SHORT TASK:
Set out as a numbered list the lines of the records from their very first line through the line that contains "458H452V446H446L440 434H410V440H398V446L386 452V476H392L398", including both ends and skipping blank lines. Leave the pictures out.

THE INPUT:
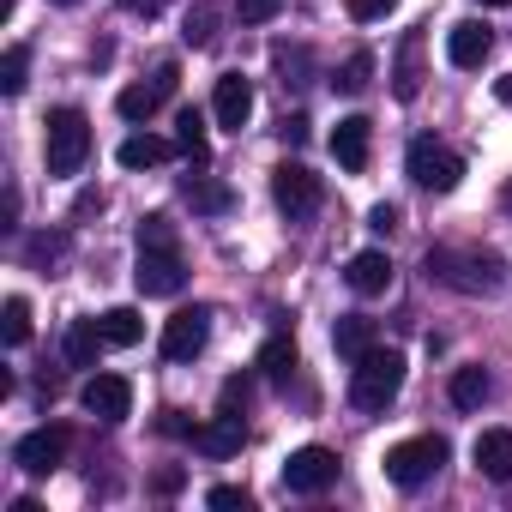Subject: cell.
Segmentation results:
<instances>
[{
  "instance_id": "24",
  "label": "cell",
  "mask_w": 512,
  "mask_h": 512,
  "mask_svg": "<svg viewBox=\"0 0 512 512\" xmlns=\"http://www.w3.org/2000/svg\"><path fill=\"white\" fill-rule=\"evenodd\" d=\"M260 374H266L272 386H284V380L296 374V338H290V332H278V338L260 344Z\"/></svg>"
},
{
  "instance_id": "6",
  "label": "cell",
  "mask_w": 512,
  "mask_h": 512,
  "mask_svg": "<svg viewBox=\"0 0 512 512\" xmlns=\"http://www.w3.org/2000/svg\"><path fill=\"white\" fill-rule=\"evenodd\" d=\"M133 284H139V296H181V290H187V266H181V247H139Z\"/></svg>"
},
{
  "instance_id": "17",
  "label": "cell",
  "mask_w": 512,
  "mask_h": 512,
  "mask_svg": "<svg viewBox=\"0 0 512 512\" xmlns=\"http://www.w3.org/2000/svg\"><path fill=\"white\" fill-rule=\"evenodd\" d=\"M470 458H476V470L488 482H512V428H482Z\"/></svg>"
},
{
  "instance_id": "4",
  "label": "cell",
  "mask_w": 512,
  "mask_h": 512,
  "mask_svg": "<svg viewBox=\"0 0 512 512\" xmlns=\"http://www.w3.org/2000/svg\"><path fill=\"white\" fill-rule=\"evenodd\" d=\"M446 458H452V446H446L440 434H410V440H398V446L386 452V476H392L398 488H422Z\"/></svg>"
},
{
  "instance_id": "29",
  "label": "cell",
  "mask_w": 512,
  "mask_h": 512,
  "mask_svg": "<svg viewBox=\"0 0 512 512\" xmlns=\"http://www.w3.org/2000/svg\"><path fill=\"white\" fill-rule=\"evenodd\" d=\"M25 73H31V49H25V43H13L7 55H0V91L19 97V91H25Z\"/></svg>"
},
{
  "instance_id": "14",
  "label": "cell",
  "mask_w": 512,
  "mask_h": 512,
  "mask_svg": "<svg viewBox=\"0 0 512 512\" xmlns=\"http://www.w3.org/2000/svg\"><path fill=\"white\" fill-rule=\"evenodd\" d=\"M488 55H494V31H488L482 19H458V25L446 31V61H452V67L470 73V67H482Z\"/></svg>"
},
{
  "instance_id": "15",
  "label": "cell",
  "mask_w": 512,
  "mask_h": 512,
  "mask_svg": "<svg viewBox=\"0 0 512 512\" xmlns=\"http://www.w3.org/2000/svg\"><path fill=\"white\" fill-rule=\"evenodd\" d=\"M193 452H205V458H235L241 452V440H247V428H241V416H229V410H217L211 422H193Z\"/></svg>"
},
{
  "instance_id": "11",
  "label": "cell",
  "mask_w": 512,
  "mask_h": 512,
  "mask_svg": "<svg viewBox=\"0 0 512 512\" xmlns=\"http://www.w3.org/2000/svg\"><path fill=\"white\" fill-rule=\"evenodd\" d=\"M79 404H85L97 422H121V416L133 410V386H127L121 374H91V380L79 386Z\"/></svg>"
},
{
  "instance_id": "27",
  "label": "cell",
  "mask_w": 512,
  "mask_h": 512,
  "mask_svg": "<svg viewBox=\"0 0 512 512\" xmlns=\"http://www.w3.org/2000/svg\"><path fill=\"white\" fill-rule=\"evenodd\" d=\"M103 338H109L115 350H127V344L145 338V320H139L133 308H109V314H103Z\"/></svg>"
},
{
  "instance_id": "10",
  "label": "cell",
  "mask_w": 512,
  "mask_h": 512,
  "mask_svg": "<svg viewBox=\"0 0 512 512\" xmlns=\"http://www.w3.org/2000/svg\"><path fill=\"white\" fill-rule=\"evenodd\" d=\"M67 428H31L19 446H13V464L25 470V476H49V470H61L67 464Z\"/></svg>"
},
{
  "instance_id": "37",
  "label": "cell",
  "mask_w": 512,
  "mask_h": 512,
  "mask_svg": "<svg viewBox=\"0 0 512 512\" xmlns=\"http://www.w3.org/2000/svg\"><path fill=\"white\" fill-rule=\"evenodd\" d=\"M398 223H404V217H398V205H374V211H368V229H374V235H392Z\"/></svg>"
},
{
  "instance_id": "23",
  "label": "cell",
  "mask_w": 512,
  "mask_h": 512,
  "mask_svg": "<svg viewBox=\"0 0 512 512\" xmlns=\"http://www.w3.org/2000/svg\"><path fill=\"white\" fill-rule=\"evenodd\" d=\"M332 344H338V356H350V362L368 356V350H374V320H368V314H344V320L332 326Z\"/></svg>"
},
{
  "instance_id": "5",
  "label": "cell",
  "mask_w": 512,
  "mask_h": 512,
  "mask_svg": "<svg viewBox=\"0 0 512 512\" xmlns=\"http://www.w3.org/2000/svg\"><path fill=\"white\" fill-rule=\"evenodd\" d=\"M404 169H410V181L428 187V193H452V187L464 181V157H458L452 145H440V139H410Z\"/></svg>"
},
{
  "instance_id": "42",
  "label": "cell",
  "mask_w": 512,
  "mask_h": 512,
  "mask_svg": "<svg viewBox=\"0 0 512 512\" xmlns=\"http://www.w3.org/2000/svg\"><path fill=\"white\" fill-rule=\"evenodd\" d=\"M482 7H512V0H482Z\"/></svg>"
},
{
  "instance_id": "28",
  "label": "cell",
  "mask_w": 512,
  "mask_h": 512,
  "mask_svg": "<svg viewBox=\"0 0 512 512\" xmlns=\"http://www.w3.org/2000/svg\"><path fill=\"white\" fill-rule=\"evenodd\" d=\"M0 338H7L13 350L31 338V302L25 296H7V308H0Z\"/></svg>"
},
{
  "instance_id": "38",
  "label": "cell",
  "mask_w": 512,
  "mask_h": 512,
  "mask_svg": "<svg viewBox=\"0 0 512 512\" xmlns=\"http://www.w3.org/2000/svg\"><path fill=\"white\" fill-rule=\"evenodd\" d=\"M241 404H247V380H223V410L241 416Z\"/></svg>"
},
{
  "instance_id": "9",
  "label": "cell",
  "mask_w": 512,
  "mask_h": 512,
  "mask_svg": "<svg viewBox=\"0 0 512 512\" xmlns=\"http://www.w3.org/2000/svg\"><path fill=\"white\" fill-rule=\"evenodd\" d=\"M205 338H211V308H199V302L163 320V356L169 362H193L205 350Z\"/></svg>"
},
{
  "instance_id": "16",
  "label": "cell",
  "mask_w": 512,
  "mask_h": 512,
  "mask_svg": "<svg viewBox=\"0 0 512 512\" xmlns=\"http://www.w3.org/2000/svg\"><path fill=\"white\" fill-rule=\"evenodd\" d=\"M368 151H374V121H368V115H344L338 133H332V157H338L350 175H362V169H368Z\"/></svg>"
},
{
  "instance_id": "39",
  "label": "cell",
  "mask_w": 512,
  "mask_h": 512,
  "mask_svg": "<svg viewBox=\"0 0 512 512\" xmlns=\"http://www.w3.org/2000/svg\"><path fill=\"white\" fill-rule=\"evenodd\" d=\"M121 7H127V13H133V19H157V13H163V7H169V0H121Z\"/></svg>"
},
{
  "instance_id": "18",
  "label": "cell",
  "mask_w": 512,
  "mask_h": 512,
  "mask_svg": "<svg viewBox=\"0 0 512 512\" xmlns=\"http://www.w3.org/2000/svg\"><path fill=\"white\" fill-rule=\"evenodd\" d=\"M344 284H350L356 296H386V290H392V260H386L380 247H362L356 260L344 266Z\"/></svg>"
},
{
  "instance_id": "7",
  "label": "cell",
  "mask_w": 512,
  "mask_h": 512,
  "mask_svg": "<svg viewBox=\"0 0 512 512\" xmlns=\"http://www.w3.org/2000/svg\"><path fill=\"white\" fill-rule=\"evenodd\" d=\"M272 199L284 217H314L320 211V175L308 163H278L272 169Z\"/></svg>"
},
{
  "instance_id": "43",
  "label": "cell",
  "mask_w": 512,
  "mask_h": 512,
  "mask_svg": "<svg viewBox=\"0 0 512 512\" xmlns=\"http://www.w3.org/2000/svg\"><path fill=\"white\" fill-rule=\"evenodd\" d=\"M55 7H79V0H55Z\"/></svg>"
},
{
  "instance_id": "8",
  "label": "cell",
  "mask_w": 512,
  "mask_h": 512,
  "mask_svg": "<svg viewBox=\"0 0 512 512\" xmlns=\"http://www.w3.org/2000/svg\"><path fill=\"white\" fill-rule=\"evenodd\" d=\"M338 482V452L332 446H302L284 458V488L290 494H326Z\"/></svg>"
},
{
  "instance_id": "26",
  "label": "cell",
  "mask_w": 512,
  "mask_h": 512,
  "mask_svg": "<svg viewBox=\"0 0 512 512\" xmlns=\"http://www.w3.org/2000/svg\"><path fill=\"white\" fill-rule=\"evenodd\" d=\"M488 392H494L488 368H458V374H452V404H458V410H482Z\"/></svg>"
},
{
  "instance_id": "12",
  "label": "cell",
  "mask_w": 512,
  "mask_h": 512,
  "mask_svg": "<svg viewBox=\"0 0 512 512\" xmlns=\"http://www.w3.org/2000/svg\"><path fill=\"white\" fill-rule=\"evenodd\" d=\"M169 91H175V61H163V67L151 73V85H127V91L115 97V109H121V121H151Z\"/></svg>"
},
{
  "instance_id": "35",
  "label": "cell",
  "mask_w": 512,
  "mask_h": 512,
  "mask_svg": "<svg viewBox=\"0 0 512 512\" xmlns=\"http://www.w3.org/2000/svg\"><path fill=\"white\" fill-rule=\"evenodd\" d=\"M205 506H217V512H247L253 500H247V488H229V482H217V488L205 494Z\"/></svg>"
},
{
  "instance_id": "32",
  "label": "cell",
  "mask_w": 512,
  "mask_h": 512,
  "mask_svg": "<svg viewBox=\"0 0 512 512\" xmlns=\"http://www.w3.org/2000/svg\"><path fill=\"white\" fill-rule=\"evenodd\" d=\"M211 25H217V19H211V7H193V13H187V31H181V37H187V49H205V43L217 37Z\"/></svg>"
},
{
  "instance_id": "36",
  "label": "cell",
  "mask_w": 512,
  "mask_h": 512,
  "mask_svg": "<svg viewBox=\"0 0 512 512\" xmlns=\"http://www.w3.org/2000/svg\"><path fill=\"white\" fill-rule=\"evenodd\" d=\"M392 7H398V0H350V19H356V25H374V19H386Z\"/></svg>"
},
{
  "instance_id": "20",
  "label": "cell",
  "mask_w": 512,
  "mask_h": 512,
  "mask_svg": "<svg viewBox=\"0 0 512 512\" xmlns=\"http://www.w3.org/2000/svg\"><path fill=\"white\" fill-rule=\"evenodd\" d=\"M181 145H169V139H157V133H133V139H121V169H157V163H169Z\"/></svg>"
},
{
  "instance_id": "3",
  "label": "cell",
  "mask_w": 512,
  "mask_h": 512,
  "mask_svg": "<svg viewBox=\"0 0 512 512\" xmlns=\"http://www.w3.org/2000/svg\"><path fill=\"white\" fill-rule=\"evenodd\" d=\"M43 151H49V175H79L85 157H91V121H85V109H55Z\"/></svg>"
},
{
  "instance_id": "19",
  "label": "cell",
  "mask_w": 512,
  "mask_h": 512,
  "mask_svg": "<svg viewBox=\"0 0 512 512\" xmlns=\"http://www.w3.org/2000/svg\"><path fill=\"white\" fill-rule=\"evenodd\" d=\"M392 91H398V103H410L422 91V31H404L398 61H392Z\"/></svg>"
},
{
  "instance_id": "25",
  "label": "cell",
  "mask_w": 512,
  "mask_h": 512,
  "mask_svg": "<svg viewBox=\"0 0 512 512\" xmlns=\"http://www.w3.org/2000/svg\"><path fill=\"white\" fill-rule=\"evenodd\" d=\"M175 145H181V157H193V163L211 157V139H205V115H199V109H181V115H175Z\"/></svg>"
},
{
  "instance_id": "2",
  "label": "cell",
  "mask_w": 512,
  "mask_h": 512,
  "mask_svg": "<svg viewBox=\"0 0 512 512\" xmlns=\"http://www.w3.org/2000/svg\"><path fill=\"white\" fill-rule=\"evenodd\" d=\"M398 392H404V356L398 350L374 344L368 356H356V368H350V404L356 410H386Z\"/></svg>"
},
{
  "instance_id": "30",
  "label": "cell",
  "mask_w": 512,
  "mask_h": 512,
  "mask_svg": "<svg viewBox=\"0 0 512 512\" xmlns=\"http://www.w3.org/2000/svg\"><path fill=\"white\" fill-rule=\"evenodd\" d=\"M368 79H374V55H368V49H356V55L338 67V79H332V85H338L344 97H356V91H368Z\"/></svg>"
},
{
  "instance_id": "31",
  "label": "cell",
  "mask_w": 512,
  "mask_h": 512,
  "mask_svg": "<svg viewBox=\"0 0 512 512\" xmlns=\"http://www.w3.org/2000/svg\"><path fill=\"white\" fill-rule=\"evenodd\" d=\"M284 13V0H235V19L241 25H272Z\"/></svg>"
},
{
  "instance_id": "41",
  "label": "cell",
  "mask_w": 512,
  "mask_h": 512,
  "mask_svg": "<svg viewBox=\"0 0 512 512\" xmlns=\"http://www.w3.org/2000/svg\"><path fill=\"white\" fill-rule=\"evenodd\" d=\"M494 97H500V103H512V73H506V79H494Z\"/></svg>"
},
{
  "instance_id": "13",
  "label": "cell",
  "mask_w": 512,
  "mask_h": 512,
  "mask_svg": "<svg viewBox=\"0 0 512 512\" xmlns=\"http://www.w3.org/2000/svg\"><path fill=\"white\" fill-rule=\"evenodd\" d=\"M211 115H217V127L241 133L247 115H253V79H247V73H223L217 91H211Z\"/></svg>"
},
{
  "instance_id": "1",
  "label": "cell",
  "mask_w": 512,
  "mask_h": 512,
  "mask_svg": "<svg viewBox=\"0 0 512 512\" xmlns=\"http://www.w3.org/2000/svg\"><path fill=\"white\" fill-rule=\"evenodd\" d=\"M422 272L458 296H494L506 278H500V260L494 253H470V247H428L422 253Z\"/></svg>"
},
{
  "instance_id": "33",
  "label": "cell",
  "mask_w": 512,
  "mask_h": 512,
  "mask_svg": "<svg viewBox=\"0 0 512 512\" xmlns=\"http://www.w3.org/2000/svg\"><path fill=\"white\" fill-rule=\"evenodd\" d=\"M272 61H278V73H284V85H302L296 73L308 67V49H290V43H278V49H272Z\"/></svg>"
},
{
  "instance_id": "40",
  "label": "cell",
  "mask_w": 512,
  "mask_h": 512,
  "mask_svg": "<svg viewBox=\"0 0 512 512\" xmlns=\"http://www.w3.org/2000/svg\"><path fill=\"white\" fill-rule=\"evenodd\" d=\"M181 488V470H157V494H175Z\"/></svg>"
},
{
  "instance_id": "22",
  "label": "cell",
  "mask_w": 512,
  "mask_h": 512,
  "mask_svg": "<svg viewBox=\"0 0 512 512\" xmlns=\"http://www.w3.org/2000/svg\"><path fill=\"white\" fill-rule=\"evenodd\" d=\"M103 320H73L67 326V362L73 368H97V350H103Z\"/></svg>"
},
{
  "instance_id": "34",
  "label": "cell",
  "mask_w": 512,
  "mask_h": 512,
  "mask_svg": "<svg viewBox=\"0 0 512 512\" xmlns=\"http://www.w3.org/2000/svg\"><path fill=\"white\" fill-rule=\"evenodd\" d=\"M139 247H175V223L169 217H145L139 223Z\"/></svg>"
},
{
  "instance_id": "21",
  "label": "cell",
  "mask_w": 512,
  "mask_h": 512,
  "mask_svg": "<svg viewBox=\"0 0 512 512\" xmlns=\"http://www.w3.org/2000/svg\"><path fill=\"white\" fill-rule=\"evenodd\" d=\"M181 199H187L193 211H205V217H223V211L235 205V193H229L223 181H211V175H193V181H181Z\"/></svg>"
}]
</instances>
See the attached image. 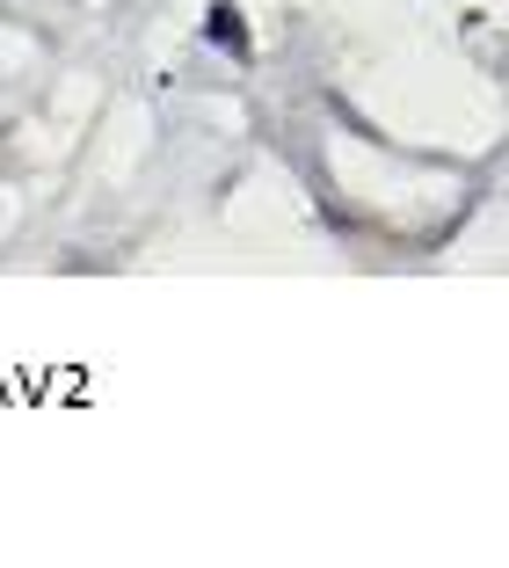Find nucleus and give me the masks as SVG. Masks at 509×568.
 I'll return each mask as SVG.
<instances>
[{"label": "nucleus", "instance_id": "f257e3e1", "mask_svg": "<svg viewBox=\"0 0 509 568\" xmlns=\"http://www.w3.org/2000/svg\"><path fill=\"white\" fill-rule=\"evenodd\" d=\"M204 37H212L218 51H233V59H247V51H255V44H247V22H241V8H226V0H218L212 16H204Z\"/></svg>", "mask_w": 509, "mask_h": 568}]
</instances>
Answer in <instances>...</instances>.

SOLUTION FOR THIS EXERCISE:
1. Subject: cell.
2. Segmentation results:
3. <instances>
4. [{
5.   "instance_id": "24",
6.   "label": "cell",
7.   "mask_w": 512,
8.   "mask_h": 512,
9.   "mask_svg": "<svg viewBox=\"0 0 512 512\" xmlns=\"http://www.w3.org/2000/svg\"><path fill=\"white\" fill-rule=\"evenodd\" d=\"M260 374H266L272 386H284V380L296 374V338H290V332H278V338L260 344Z\"/></svg>"
10. },
11. {
12.   "instance_id": "6",
13.   "label": "cell",
14.   "mask_w": 512,
15.   "mask_h": 512,
16.   "mask_svg": "<svg viewBox=\"0 0 512 512\" xmlns=\"http://www.w3.org/2000/svg\"><path fill=\"white\" fill-rule=\"evenodd\" d=\"M133 284H139V296H181V290H187V266H181V247H139Z\"/></svg>"
17. },
18. {
19.   "instance_id": "17",
20.   "label": "cell",
21.   "mask_w": 512,
22.   "mask_h": 512,
23.   "mask_svg": "<svg viewBox=\"0 0 512 512\" xmlns=\"http://www.w3.org/2000/svg\"><path fill=\"white\" fill-rule=\"evenodd\" d=\"M470 458H476V470L488 482H512V428H482Z\"/></svg>"
24. },
25. {
26.   "instance_id": "4",
27.   "label": "cell",
28.   "mask_w": 512,
29.   "mask_h": 512,
30.   "mask_svg": "<svg viewBox=\"0 0 512 512\" xmlns=\"http://www.w3.org/2000/svg\"><path fill=\"white\" fill-rule=\"evenodd\" d=\"M446 458H452V446H446L440 434H410V440H398V446L386 452V476H392L398 488H422Z\"/></svg>"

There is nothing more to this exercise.